> [Task objective] Update the records below by changing every "handle rivet" to "metal rivet" and keeping all other text unchanged.

+++ Excerpted records

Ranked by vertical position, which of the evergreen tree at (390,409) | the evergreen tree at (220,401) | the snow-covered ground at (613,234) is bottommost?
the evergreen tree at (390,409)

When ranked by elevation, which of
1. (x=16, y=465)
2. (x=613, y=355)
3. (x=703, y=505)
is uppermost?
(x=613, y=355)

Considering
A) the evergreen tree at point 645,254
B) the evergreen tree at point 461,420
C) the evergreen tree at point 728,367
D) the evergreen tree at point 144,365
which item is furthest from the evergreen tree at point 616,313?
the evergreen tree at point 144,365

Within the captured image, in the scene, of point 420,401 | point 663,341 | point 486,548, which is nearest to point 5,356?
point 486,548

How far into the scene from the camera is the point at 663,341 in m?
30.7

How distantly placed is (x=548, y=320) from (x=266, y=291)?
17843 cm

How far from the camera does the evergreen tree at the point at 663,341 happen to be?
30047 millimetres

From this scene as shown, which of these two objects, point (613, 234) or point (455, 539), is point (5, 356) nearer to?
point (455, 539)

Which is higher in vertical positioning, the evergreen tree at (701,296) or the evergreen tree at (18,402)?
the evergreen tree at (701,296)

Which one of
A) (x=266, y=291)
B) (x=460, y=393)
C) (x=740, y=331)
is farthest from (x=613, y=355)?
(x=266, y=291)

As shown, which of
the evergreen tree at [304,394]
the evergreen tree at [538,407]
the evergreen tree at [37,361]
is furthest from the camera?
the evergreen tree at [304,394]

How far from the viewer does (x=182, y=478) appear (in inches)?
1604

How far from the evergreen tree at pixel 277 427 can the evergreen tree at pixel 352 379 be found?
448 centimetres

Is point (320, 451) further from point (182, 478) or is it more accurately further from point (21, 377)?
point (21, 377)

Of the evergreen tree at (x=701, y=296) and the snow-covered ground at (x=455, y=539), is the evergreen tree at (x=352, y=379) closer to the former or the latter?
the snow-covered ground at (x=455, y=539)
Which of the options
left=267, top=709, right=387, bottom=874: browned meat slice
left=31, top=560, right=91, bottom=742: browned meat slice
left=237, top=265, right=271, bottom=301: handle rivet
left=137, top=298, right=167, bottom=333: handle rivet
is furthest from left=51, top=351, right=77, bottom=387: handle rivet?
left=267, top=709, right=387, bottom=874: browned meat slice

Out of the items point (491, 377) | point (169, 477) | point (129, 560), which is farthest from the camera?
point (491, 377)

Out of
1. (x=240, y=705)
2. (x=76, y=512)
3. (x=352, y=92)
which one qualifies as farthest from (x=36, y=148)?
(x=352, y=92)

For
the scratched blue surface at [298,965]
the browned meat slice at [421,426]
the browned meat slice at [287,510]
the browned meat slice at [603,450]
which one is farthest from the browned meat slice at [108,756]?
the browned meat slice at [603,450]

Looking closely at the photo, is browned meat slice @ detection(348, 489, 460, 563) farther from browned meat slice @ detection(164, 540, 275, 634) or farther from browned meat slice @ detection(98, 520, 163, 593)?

++++++

> [Final result]
Ranked by vertical position, which of the evergreen tree at (390,409) | the evergreen tree at (220,401) | the snow-covered ground at (613,234) is bottommost?
the evergreen tree at (390,409)

When ranked by elevation, which of
1. (x=16, y=465)
2. (x=613, y=355)
3. (x=703, y=505)
is uppermost?
(x=613, y=355)

Considering
A) the evergreen tree at point 645,254
B) the evergreen tree at point 461,420
C) the evergreen tree at point 728,367
D) the evergreen tree at point 144,365
which item is furthest from the evergreen tree at point 616,313?
the evergreen tree at point 144,365

Within the captured image, in the scene, of point 420,401 | point 663,341 | point 486,548, which is nearest to point 5,356?
point 486,548

How far into the scene from the camera is the point at 663,341 in m?
30.7

How distantly placed is (x=548, y=320) from (x=266, y=291)?
17843 cm

How far from the camera does the evergreen tree at the point at 663,341 happen to be?
30047 millimetres

From this scene as shown, which of these two objects, point (613, 234) or point (455, 539), is point (5, 356) nearer to?
point (455, 539)

Which is higher in vertical positioning, the evergreen tree at (701,296) or the evergreen tree at (18,402)?
the evergreen tree at (701,296)

Which one of
A) (x=266, y=291)
B) (x=460, y=393)
C) (x=740, y=331)
is farthest from (x=613, y=355)?
(x=266, y=291)

As shown, which of
the evergreen tree at [304,394]
the evergreen tree at [538,407]
the evergreen tree at [37,361]
is furthest from the camera?
the evergreen tree at [304,394]

How far from the viewer does (x=182, y=478) appear (in inches)?
1604

How far from the evergreen tree at pixel 277 427 can the evergreen tree at pixel 352 379 be found?
448 centimetres

Is point (320, 451) further from point (182, 478) or is it more accurately further from point (21, 377)?
point (21, 377)

Of the evergreen tree at (x=701, y=296) and the snow-covered ground at (x=455, y=539), is the evergreen tree at (x=352, y=379) closer to the former or the latter?
the snow-covered ground at (x=455, y=539)
Which of the options
left=267, top=709, right=387, bottom=874: browned meat slice
left=31, top=560, right=91, bottom=742: browned meat slice
left=237, top=265, right=271, bottom=301: metal rivet
left=137, top=298, right=167, bottom=333: metal rivet
is furthest from left=51, top=351, right=77, bottom=387: metal rivet?
left=267, top=709, right=387, bottom=874: browned meat slice

Out of the items point (491, 377) | point (169, 477) | point (129, 560), which is farthest from the camera?
point (491, 377)

Out of
1. (x=240, y=705)
2. (x=76, y=512)
3. (x=352, y=92)
which one qualifies as farthest from (x=36, y=148)?
(x=352, y=92)

For
the scratched blue surface at [298,965]
the browned meat slice at [421,426]
the browned meat slice at [287,510]
the browned meat slice at [603,450]
which one is farthest from the browned meat slice at [108,756]?
the browned meat slice at [603,450]

Looking closely at the photo, is browned meat slice @ detection(348, 489, 460, 563) farther from browned meat slice @ detection(164, 540, 275, 634) or farther from browned meat slice @ detection(98, 520, 163, 593)?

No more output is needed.